El gato se frotó contra sus piernas y saltó a su regazo.
—Espera, debo llamar a Carlos —dijo María marcando el número—.
—Carlos, escucha, el autobús se averió… Sí, justo al salir. No está en mis planes irme. Ya estoy en casa. No vengas, me quedo. No, no miento. Y sabes qué: no venderé la casa. Disculpa a los compradores.
—¿Estás segura, mamá? —preguntó Carlos—. Justo hoy se echaron atrás. ¿Sabes? Ni siquiera quisieron recuperar los mil euros de la señal.

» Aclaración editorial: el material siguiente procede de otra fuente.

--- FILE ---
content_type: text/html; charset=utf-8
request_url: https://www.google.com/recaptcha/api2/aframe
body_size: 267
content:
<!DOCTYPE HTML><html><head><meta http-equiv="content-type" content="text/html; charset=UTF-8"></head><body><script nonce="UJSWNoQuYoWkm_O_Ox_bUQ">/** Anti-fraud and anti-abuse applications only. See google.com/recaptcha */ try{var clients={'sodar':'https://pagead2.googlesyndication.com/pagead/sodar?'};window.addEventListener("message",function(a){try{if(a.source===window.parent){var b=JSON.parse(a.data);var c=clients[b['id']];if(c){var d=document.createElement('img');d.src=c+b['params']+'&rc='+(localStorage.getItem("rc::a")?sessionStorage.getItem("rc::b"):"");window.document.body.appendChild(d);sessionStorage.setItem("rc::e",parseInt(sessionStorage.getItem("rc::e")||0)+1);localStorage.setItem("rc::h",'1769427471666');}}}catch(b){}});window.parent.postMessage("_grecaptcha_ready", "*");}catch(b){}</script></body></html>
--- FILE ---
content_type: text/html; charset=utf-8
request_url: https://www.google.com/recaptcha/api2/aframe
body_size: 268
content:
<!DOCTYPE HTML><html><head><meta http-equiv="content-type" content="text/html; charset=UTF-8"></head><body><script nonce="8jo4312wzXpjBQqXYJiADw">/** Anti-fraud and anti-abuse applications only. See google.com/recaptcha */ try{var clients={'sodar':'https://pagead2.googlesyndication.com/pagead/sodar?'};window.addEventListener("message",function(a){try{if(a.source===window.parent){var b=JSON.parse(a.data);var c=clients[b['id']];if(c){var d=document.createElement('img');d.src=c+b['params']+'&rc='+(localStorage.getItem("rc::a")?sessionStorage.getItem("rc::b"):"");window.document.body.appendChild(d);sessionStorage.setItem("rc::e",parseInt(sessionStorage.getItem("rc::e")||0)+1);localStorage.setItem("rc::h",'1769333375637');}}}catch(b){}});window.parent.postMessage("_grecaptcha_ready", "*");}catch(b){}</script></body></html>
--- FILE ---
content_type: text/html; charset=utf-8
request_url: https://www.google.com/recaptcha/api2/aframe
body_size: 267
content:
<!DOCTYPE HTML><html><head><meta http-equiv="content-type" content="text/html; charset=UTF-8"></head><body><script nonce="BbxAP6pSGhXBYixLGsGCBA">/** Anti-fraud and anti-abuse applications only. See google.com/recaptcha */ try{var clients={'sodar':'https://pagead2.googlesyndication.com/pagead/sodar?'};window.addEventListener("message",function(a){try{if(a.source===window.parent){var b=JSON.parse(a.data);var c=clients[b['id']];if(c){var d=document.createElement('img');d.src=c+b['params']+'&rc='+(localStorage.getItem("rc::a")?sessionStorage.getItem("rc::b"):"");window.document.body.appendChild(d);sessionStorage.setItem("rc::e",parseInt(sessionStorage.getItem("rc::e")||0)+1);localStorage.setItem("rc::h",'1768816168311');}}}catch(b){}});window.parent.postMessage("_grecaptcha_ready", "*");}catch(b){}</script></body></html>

—¡Mejor! —rió María—. Así no vendo. Ahora lo tengo claro.
—Bueno, ya hablaremos —suspiró él.
—¿Qué más hay que hablar? Donde naces, allí quedas —dijo ella—. Perdóname, hijo.
—No tengo remedio contigo —sonrió Carlos—. Con ese dinero compraremos leña para dos inviernos. Mañana la encargo.
—¡Perfecto! —se alegró María—. Te espero con la leña. Ahora voy a decirle a Elena que me quedo.
Elena y su marido, Antonio, preparaban la cena. Al oír la noticia, celebraron tanto como ella.
—Por esto brindamos —dijo Antonio alzando su copa—. Basta de mudanzas, María. Quédate en paz, y déjanos a nosotros en paz. Te queremos aquí. Y nos ayudamos mutuamente.
—Tienes razón —María se emocionó, abrazándolos—. No os asustaré más.
—Además —añadió—, todas las señales me dijeron que debía quedarme. Hay que escuchar a Dios.
—Y a nosotros de paso —guiñó Antonio.
Brindaron, cenaron, y durante horas se oyeron risas desde su casa.
Una semana después, Carlos y su mujer trajeron la leña. Elena y Antonio ayudaron a guardarla. Al anochecer, todos se reunieron en casa de María. El ambiente era festivo, como si nunca hubieran pensado en vender. La puesta de sol era espectacular.
—No hay lugar más hermoso que este —susurró María.
Carlos la abrazó y dijo:
—Es nuestro, mamá. Nuestro…
**Lección aprendida:** A veces, el destino nos devuelve a donde pertenecemos. La tierra, los recuerdos y los afectos son raíces que no deben arrancarse por comodidad.